I wish I could tell you that I bucked up in all those situations, shook off the doubt, and painted a picture of perfect trust and obedience.
I wonder if Jesus had his moments of the same kind of mental war, like when He was in Gethsemane.
I wonder if the disciples ever looked at Jesus, like when he told him to feed the multitudes and think, How's that, now?
I wonder if Paul, while swimming away from the shipwreck or getting beaten again in some prison by some magistrate trying to shut him up and thought, That really was you on that road to Damascus, right Lord?
Moses argued with God about his qualification.
Jeremiah, too.
We aren't alone when we hear God and, moments later, try to pretend we didn't.
God calls us to hard tasks.
Trust Him.
Then, like Nike said all those years: Just do it.
Trusting Him fully, even when what He's asking seems absurd, is the only way to respond correctly.
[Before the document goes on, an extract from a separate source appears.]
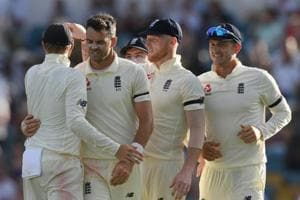 James Anderson of England is congratulated by team-mates after taking the wicket of Roston Chase.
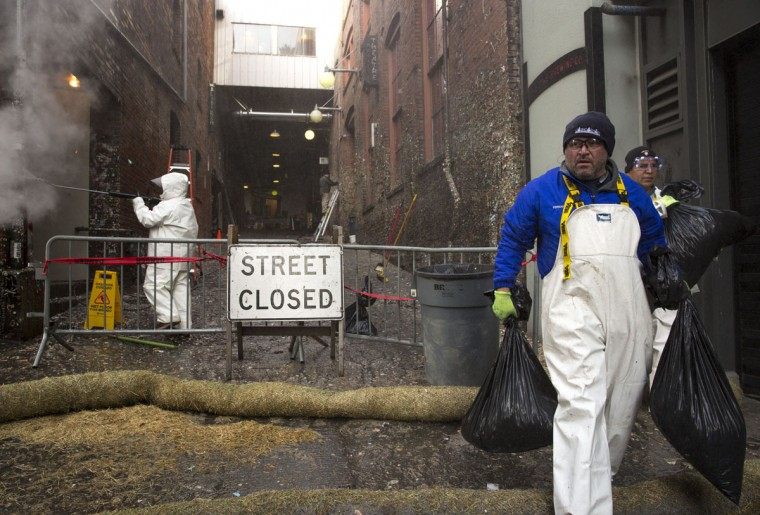 Workers carry trash bags filled with chewing gum that is being removed from the walls in Post Alley at Pike Place Market in Seattle, Washington on November 11, 2015. (JASON REDMOND/AFP/Getty Images)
Our human reasoning, feeble and selfish as it is, will lead us down a thousand different roads that wind up in one place: disobedience.
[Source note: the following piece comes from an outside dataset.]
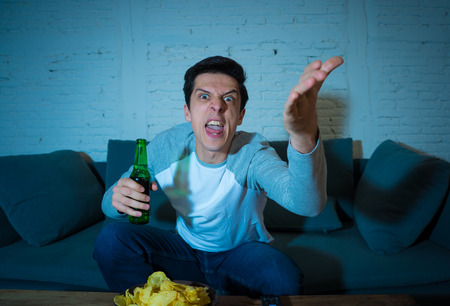 Young man drinking beer at home watching soccer football match or sports game in television at night. Screaming and celebrating goal or victory. In celebration, sports and fans concept.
You want to see God work? Obey in the calling He has on your life, whatever that is - whether it be a specific task or a lifelong career, a single conversation or a lifetime of change.
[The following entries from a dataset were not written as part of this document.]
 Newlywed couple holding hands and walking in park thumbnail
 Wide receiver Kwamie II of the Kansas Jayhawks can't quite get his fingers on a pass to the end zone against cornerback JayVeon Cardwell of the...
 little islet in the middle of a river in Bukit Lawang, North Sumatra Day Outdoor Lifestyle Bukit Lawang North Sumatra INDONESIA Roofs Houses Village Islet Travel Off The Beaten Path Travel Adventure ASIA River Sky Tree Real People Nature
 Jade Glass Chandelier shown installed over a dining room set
The author of Hebrews said it this way, "And without faith it is impossible to please God, because anyone who comes to him must believe that he exists and that he rewards those who earnestly seek him."
A million different voices creep into the silence after a genuine encounter with God, and they all come from one place.
"Resist the devil, therefore, and he will flee from you."
Father, give us the guts to trust You and trust Your word that this is true. Give us the guts to, in real faith in You (not manufactured 'faith' that we stamp on selfish decisions), be bold and courageous when we are afraid and when we doubt. Heal the place inside of me that turns everywhere else but to You in those moments. Do great things in me, because I know that I am unworthy of the slightest bit of Your attention, but because of your exceeding love, I am called a friend of You and a son and that I am more than a conqueror. Please give me the guts to hang onto those words and to trust in Your unfathomably deep power. Amen.
1 thoughts:
Eric,
I so enjoy your thoughts. Merry Christmas to you, young man and scholar! I look forward to your next year of blogging. Safe travels, my friend.